» **What is being asked**
Print all entries word for word.

[Dataset excerpt]
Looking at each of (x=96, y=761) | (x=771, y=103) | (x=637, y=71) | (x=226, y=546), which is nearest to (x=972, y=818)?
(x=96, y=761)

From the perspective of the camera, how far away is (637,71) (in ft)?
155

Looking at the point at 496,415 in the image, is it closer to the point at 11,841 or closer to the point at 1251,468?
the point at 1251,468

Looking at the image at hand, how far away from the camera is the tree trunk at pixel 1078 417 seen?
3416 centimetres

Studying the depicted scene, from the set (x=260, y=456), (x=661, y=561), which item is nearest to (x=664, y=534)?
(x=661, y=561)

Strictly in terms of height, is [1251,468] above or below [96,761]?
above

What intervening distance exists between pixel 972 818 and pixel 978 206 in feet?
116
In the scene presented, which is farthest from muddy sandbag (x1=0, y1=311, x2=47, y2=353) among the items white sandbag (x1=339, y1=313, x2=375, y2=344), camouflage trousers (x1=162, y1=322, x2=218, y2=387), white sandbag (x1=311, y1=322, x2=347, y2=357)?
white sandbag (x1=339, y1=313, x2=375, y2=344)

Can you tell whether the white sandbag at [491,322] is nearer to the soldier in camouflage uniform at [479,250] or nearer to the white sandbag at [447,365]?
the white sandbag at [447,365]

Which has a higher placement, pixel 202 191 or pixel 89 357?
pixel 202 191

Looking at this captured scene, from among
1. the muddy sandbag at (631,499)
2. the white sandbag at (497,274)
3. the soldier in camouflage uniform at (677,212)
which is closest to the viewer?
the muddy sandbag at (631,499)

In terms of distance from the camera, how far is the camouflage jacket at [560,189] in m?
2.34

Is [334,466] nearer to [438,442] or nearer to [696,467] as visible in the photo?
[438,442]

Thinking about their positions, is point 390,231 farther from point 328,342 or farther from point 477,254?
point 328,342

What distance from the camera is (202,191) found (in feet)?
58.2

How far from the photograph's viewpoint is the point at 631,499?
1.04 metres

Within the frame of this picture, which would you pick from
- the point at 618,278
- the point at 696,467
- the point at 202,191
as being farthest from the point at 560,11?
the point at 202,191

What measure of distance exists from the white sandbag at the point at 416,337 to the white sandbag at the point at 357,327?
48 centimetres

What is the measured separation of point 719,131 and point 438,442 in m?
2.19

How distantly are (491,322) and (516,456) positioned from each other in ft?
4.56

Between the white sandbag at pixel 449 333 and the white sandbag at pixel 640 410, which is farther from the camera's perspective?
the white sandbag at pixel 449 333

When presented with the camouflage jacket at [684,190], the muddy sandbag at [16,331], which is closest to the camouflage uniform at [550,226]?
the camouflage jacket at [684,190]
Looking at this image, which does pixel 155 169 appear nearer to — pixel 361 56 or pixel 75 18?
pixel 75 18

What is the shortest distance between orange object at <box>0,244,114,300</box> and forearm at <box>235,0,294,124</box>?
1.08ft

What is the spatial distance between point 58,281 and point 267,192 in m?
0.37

» **Completed task**
Looking at each of (x=96, y=761) | (x=771, y=103) | (x=637, y=71) | (x=226, y=546), which is nearest to (x=972, y=818)?
(x=96, y=761)

From the perspective of the camera, how far away is (637,71) (in ft)?
155

Looking at the point at 496,415 in the image, is it closer to the point at 11,841 or closer to the point at 1251,468?
the point at 1251,468

Looking at the image at hand, how far away from the camera is the tree trunk at pixel 1078 417 seen?
3416 centimetres

Studying the depicted scene, from the set (x=260, y=456), (x=661, y=561), which item is nearest to (x=664, y=534)?
(x=661, y=561)

Strictly in terms of height, is [1251,468] above or below [96,761]?
above

What intervening distance exists between pixel 972 818 and pixel 978 206 in feet?
116
In the scene presented, which is farthest from muddy sandbag (x1=0, y1=311, x2=47, y2=353) among the items white sandbag (x1=339, y1=313, x2=375, y2=344), camouflage trousers (x1=162, y1=322, x2=218, y2=387), white sandbag (x1=311, y1=322, x2=347, y2=357)?
white sandbag (x1=339, y1=313, x2=375, y2=344)

Can you tell whether the white sandbag at [491,322] is nearer to the soldier in camouflage uniform at [479,250] or nearer to the white sandbag at [447,365]?
the white sandbag at [447,365]

Which has a higher placement, pixel 202 191 or pixel 89 357?
pixel 202 191

Looking at this captured scene, from among
1. the muddy sandbag at (631,499)
2. the white sandbag at (497,274)
3. the soldier in camouflage uniform at (677,212)
which is closest to the viewer?
the muddy sandbag at (631,499)

In terms of distance from the camera, how far is the camouflage jacket at [560,189] in m?
2.34

Is [334,466] nearer to [438,442] or nearer to [696,467] as visible in the photo?
[438,442]

Thinking about their positions, is point 390,231 farther from point 328,342 or farther from point 477,254?
point 328,342

What distance from the camera is (202,191) found (in feet)?
58.2

How far from the photograph's viewpoint is the point at 631,499?
1.04 metres

Within the frame of this picture, which would you pick from
- the point at 618,278
- the point at 696,467
- the point at 202,191
as being farthest from the point at 560,11?
the point at 202,191

What measure of distance exists from the white sandbag at the point at 416,337 to the white sandbag at the point at 357,327?
48 centimetres

What is the measured separation of point 719,131 and point 438,442 in m?
2.19

How distantly are (491,322) and (516,456) positioned from each other in ft?
4.56

Between the white sandbag at pixel 449 333 and the white sandbag at pixel 640 410, which is farther from the camera's perspective?
the white sandbag at pixel 449 333

When presented with the camouflage jacket at [684,190], the muddy sandbag at [16,331], which is closest to the camouflage uniform at [550,226]?
the camouflage jacket at [684,190]
Looking at this image, which does pixel 155 169 appear nearer to — pixel 361 56 or pixel 75 18?
pixel 75 18

What is the shortest distance between orange object at <box>0,244,114,300</box> and forearm at <box>235,0,294,124</box>?
1.08ft

What is the spatial distance between point 58,281 and point 267,192 in m?
0.37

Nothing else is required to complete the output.